*EXERCISE GOAL*:
Search the material below for the string "marking" and list each line that holds it.

─── PROVIDED INFORMATION ───

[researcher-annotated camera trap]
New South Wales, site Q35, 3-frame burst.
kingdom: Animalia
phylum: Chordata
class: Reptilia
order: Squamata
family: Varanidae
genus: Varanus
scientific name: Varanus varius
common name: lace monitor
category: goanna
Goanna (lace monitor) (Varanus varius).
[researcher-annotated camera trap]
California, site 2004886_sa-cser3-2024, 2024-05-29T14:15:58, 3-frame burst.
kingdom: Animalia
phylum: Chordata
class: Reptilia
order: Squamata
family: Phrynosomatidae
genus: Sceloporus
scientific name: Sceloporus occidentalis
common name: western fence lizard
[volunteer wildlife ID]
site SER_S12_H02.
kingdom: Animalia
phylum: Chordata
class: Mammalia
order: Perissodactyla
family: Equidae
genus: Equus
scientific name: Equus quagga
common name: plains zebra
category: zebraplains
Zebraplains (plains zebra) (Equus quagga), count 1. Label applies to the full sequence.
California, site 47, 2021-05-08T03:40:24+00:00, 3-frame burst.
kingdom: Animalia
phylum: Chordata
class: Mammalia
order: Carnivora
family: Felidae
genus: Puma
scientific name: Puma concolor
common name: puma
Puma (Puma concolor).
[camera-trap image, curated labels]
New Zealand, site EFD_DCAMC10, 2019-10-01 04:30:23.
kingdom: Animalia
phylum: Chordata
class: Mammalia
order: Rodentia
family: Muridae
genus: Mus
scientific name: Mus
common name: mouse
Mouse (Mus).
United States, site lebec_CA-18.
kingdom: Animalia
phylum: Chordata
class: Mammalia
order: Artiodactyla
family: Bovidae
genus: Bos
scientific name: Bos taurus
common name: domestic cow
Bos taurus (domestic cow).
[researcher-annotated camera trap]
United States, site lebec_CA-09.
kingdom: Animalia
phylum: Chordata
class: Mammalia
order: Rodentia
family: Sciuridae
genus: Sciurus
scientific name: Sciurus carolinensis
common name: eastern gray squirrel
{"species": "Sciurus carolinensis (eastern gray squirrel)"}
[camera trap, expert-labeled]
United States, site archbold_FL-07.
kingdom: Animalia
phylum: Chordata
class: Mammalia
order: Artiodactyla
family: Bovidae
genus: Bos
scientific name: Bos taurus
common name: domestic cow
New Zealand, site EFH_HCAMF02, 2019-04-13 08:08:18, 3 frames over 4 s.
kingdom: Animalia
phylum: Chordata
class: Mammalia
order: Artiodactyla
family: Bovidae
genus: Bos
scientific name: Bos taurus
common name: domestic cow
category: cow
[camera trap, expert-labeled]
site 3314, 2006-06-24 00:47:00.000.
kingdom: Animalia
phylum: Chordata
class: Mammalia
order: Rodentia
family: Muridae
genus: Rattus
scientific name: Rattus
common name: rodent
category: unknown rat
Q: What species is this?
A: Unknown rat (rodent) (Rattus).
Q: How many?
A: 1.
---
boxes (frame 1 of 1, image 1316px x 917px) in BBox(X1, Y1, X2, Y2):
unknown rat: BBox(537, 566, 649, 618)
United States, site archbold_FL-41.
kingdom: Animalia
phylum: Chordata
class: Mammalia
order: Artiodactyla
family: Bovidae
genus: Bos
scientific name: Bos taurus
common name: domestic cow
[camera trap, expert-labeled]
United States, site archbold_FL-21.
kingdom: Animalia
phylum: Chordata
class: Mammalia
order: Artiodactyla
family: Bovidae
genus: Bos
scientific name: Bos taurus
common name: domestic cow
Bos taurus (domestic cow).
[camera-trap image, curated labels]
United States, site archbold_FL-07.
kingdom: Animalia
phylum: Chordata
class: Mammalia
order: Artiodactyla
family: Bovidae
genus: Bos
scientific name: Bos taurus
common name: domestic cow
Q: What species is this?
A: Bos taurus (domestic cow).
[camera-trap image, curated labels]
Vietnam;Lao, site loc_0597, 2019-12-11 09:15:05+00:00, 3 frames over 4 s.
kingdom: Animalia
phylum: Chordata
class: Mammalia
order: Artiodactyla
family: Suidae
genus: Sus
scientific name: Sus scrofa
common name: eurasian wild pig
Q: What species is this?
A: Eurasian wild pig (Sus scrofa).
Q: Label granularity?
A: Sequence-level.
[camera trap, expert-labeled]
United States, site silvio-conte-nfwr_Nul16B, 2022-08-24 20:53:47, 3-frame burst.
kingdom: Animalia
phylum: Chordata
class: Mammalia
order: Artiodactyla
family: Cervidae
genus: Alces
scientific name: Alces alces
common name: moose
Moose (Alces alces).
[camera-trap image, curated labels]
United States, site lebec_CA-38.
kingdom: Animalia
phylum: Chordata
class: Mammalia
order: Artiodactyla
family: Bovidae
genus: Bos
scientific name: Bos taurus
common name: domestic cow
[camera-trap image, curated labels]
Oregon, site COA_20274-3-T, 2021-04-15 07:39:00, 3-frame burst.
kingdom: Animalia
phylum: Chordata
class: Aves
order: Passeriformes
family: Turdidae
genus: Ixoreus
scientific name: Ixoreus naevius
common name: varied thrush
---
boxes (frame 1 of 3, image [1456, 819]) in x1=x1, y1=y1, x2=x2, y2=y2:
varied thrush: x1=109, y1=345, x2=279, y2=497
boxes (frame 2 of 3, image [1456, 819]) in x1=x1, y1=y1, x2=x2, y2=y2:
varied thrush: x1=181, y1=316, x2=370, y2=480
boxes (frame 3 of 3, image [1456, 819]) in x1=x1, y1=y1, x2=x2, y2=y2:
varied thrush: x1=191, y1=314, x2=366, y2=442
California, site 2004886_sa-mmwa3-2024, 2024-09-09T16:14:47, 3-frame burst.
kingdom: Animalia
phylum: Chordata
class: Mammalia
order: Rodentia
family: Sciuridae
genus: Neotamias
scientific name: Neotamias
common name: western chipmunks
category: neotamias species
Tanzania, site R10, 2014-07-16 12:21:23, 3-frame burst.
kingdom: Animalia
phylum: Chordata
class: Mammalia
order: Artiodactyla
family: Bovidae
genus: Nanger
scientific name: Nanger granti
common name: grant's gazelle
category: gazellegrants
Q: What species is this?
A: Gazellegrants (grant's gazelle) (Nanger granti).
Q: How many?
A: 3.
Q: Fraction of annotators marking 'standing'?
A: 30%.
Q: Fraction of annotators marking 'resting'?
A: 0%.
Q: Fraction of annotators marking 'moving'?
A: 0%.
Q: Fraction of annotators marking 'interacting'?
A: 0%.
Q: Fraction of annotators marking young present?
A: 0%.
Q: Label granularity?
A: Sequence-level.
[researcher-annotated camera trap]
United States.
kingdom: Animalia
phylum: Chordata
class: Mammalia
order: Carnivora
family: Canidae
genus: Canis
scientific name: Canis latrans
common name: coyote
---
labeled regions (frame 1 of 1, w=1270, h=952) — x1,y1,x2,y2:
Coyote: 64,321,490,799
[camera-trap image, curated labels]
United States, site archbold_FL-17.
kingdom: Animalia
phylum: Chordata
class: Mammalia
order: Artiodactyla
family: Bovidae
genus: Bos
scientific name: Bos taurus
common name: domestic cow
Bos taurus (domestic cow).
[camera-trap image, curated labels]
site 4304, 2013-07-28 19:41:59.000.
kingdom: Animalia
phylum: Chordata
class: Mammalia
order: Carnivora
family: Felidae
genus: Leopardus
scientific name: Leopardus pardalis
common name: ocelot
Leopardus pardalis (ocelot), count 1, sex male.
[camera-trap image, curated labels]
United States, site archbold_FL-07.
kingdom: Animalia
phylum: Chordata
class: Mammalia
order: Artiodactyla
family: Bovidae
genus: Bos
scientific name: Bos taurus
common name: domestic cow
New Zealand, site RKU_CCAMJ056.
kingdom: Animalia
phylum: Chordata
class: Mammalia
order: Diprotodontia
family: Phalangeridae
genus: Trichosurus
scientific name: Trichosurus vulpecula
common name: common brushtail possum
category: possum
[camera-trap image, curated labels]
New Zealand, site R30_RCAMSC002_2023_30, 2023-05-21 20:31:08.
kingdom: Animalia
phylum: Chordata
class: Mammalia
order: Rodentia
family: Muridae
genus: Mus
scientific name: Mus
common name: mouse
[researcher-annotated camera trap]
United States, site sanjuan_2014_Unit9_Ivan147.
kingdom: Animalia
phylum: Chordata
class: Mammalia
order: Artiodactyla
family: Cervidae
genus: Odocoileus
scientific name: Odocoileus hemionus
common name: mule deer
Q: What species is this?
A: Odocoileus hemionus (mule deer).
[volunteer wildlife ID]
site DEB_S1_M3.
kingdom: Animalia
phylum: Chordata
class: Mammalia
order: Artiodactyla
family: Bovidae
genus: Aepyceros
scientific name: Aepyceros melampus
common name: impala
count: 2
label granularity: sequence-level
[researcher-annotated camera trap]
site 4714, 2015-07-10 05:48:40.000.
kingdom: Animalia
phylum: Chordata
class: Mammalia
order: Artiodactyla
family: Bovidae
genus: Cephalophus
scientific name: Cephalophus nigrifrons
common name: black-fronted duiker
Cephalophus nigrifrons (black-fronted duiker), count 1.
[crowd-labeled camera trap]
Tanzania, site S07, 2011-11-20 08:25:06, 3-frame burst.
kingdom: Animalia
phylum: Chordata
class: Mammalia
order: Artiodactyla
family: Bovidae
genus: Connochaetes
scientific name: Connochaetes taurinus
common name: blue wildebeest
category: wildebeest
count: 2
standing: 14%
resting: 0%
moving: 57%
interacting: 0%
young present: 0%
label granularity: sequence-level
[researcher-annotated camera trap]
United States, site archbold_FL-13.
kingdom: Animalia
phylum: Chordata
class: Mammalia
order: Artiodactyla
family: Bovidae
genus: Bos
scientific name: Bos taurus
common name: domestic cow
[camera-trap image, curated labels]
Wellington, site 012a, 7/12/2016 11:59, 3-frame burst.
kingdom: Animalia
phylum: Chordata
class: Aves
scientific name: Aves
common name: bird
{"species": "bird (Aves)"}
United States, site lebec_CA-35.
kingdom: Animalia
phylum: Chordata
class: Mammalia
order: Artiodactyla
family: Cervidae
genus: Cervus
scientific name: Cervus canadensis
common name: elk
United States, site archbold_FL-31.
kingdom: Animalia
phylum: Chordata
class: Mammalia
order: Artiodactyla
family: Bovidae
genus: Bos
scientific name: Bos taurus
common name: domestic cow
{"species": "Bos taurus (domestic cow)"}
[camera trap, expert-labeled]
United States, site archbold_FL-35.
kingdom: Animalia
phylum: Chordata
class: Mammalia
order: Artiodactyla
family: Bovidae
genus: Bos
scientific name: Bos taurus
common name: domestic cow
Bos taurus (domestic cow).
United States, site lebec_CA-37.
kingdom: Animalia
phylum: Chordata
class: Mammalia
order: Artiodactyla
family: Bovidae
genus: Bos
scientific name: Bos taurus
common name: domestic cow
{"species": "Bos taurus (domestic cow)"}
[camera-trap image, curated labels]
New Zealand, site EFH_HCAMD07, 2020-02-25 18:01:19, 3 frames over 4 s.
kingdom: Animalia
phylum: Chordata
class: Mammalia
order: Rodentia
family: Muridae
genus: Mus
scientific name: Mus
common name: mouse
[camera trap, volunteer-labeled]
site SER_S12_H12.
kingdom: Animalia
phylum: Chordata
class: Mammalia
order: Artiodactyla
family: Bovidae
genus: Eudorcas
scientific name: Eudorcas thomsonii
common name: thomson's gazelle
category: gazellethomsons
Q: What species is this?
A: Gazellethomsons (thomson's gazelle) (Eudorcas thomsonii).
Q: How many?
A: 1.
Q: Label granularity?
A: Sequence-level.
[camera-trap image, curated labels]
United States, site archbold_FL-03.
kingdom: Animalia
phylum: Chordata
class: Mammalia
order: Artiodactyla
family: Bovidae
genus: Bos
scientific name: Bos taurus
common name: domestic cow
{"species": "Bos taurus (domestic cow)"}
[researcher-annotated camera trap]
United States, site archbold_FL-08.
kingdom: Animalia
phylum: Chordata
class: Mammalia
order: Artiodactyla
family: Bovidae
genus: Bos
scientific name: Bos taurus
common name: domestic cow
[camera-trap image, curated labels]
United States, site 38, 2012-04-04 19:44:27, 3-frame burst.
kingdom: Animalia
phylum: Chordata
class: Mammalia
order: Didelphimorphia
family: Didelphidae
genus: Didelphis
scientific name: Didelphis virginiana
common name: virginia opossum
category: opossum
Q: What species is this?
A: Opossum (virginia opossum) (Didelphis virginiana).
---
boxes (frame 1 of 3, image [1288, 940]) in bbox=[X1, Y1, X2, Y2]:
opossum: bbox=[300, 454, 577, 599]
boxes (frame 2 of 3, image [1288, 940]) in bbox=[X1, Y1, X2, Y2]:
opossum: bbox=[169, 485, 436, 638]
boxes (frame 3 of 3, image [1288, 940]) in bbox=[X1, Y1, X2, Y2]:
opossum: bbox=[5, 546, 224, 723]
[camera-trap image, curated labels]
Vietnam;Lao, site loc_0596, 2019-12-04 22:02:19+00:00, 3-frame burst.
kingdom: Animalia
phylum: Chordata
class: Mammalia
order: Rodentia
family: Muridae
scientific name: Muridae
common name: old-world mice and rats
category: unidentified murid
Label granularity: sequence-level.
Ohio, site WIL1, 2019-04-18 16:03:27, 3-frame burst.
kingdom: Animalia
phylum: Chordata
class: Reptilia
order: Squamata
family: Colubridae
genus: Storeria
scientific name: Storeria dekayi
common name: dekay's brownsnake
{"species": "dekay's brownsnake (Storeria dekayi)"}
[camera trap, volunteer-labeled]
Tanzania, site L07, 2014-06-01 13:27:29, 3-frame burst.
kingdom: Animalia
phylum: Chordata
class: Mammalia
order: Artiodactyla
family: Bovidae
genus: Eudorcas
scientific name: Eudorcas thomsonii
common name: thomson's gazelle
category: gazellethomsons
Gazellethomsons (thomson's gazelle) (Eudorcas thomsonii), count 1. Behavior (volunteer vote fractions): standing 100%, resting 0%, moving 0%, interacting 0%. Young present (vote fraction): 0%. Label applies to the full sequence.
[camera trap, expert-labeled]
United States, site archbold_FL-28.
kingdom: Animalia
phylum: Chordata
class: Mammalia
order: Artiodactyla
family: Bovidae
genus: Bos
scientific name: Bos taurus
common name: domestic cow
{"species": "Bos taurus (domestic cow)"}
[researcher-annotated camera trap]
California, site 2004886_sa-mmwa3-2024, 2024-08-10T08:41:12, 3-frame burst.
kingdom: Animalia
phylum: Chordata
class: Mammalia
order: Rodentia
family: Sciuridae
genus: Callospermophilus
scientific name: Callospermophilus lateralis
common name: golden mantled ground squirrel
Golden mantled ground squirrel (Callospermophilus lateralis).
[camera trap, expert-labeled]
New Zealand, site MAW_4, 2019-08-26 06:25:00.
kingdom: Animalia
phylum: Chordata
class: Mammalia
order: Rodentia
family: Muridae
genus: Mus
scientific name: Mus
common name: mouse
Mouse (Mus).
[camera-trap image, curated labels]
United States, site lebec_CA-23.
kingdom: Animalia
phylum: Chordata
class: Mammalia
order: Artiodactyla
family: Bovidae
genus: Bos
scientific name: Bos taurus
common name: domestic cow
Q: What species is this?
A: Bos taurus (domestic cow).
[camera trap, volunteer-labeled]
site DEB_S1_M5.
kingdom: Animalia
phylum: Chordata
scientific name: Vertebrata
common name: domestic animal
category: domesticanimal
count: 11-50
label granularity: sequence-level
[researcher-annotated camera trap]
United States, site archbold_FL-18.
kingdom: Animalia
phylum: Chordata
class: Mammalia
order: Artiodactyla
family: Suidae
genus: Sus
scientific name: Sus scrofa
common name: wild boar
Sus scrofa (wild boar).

───

*ANSWER TO THE EXERCISE*:
Q: Fraction of annotators marking 'standing'?
Q: Fraction of annotators marking 'resting'?
Q: Fraction of annotators marking 'moving'?
Q: Fraction of annotators marking 'interacting'?
Q: Fraction of annotators marking young present?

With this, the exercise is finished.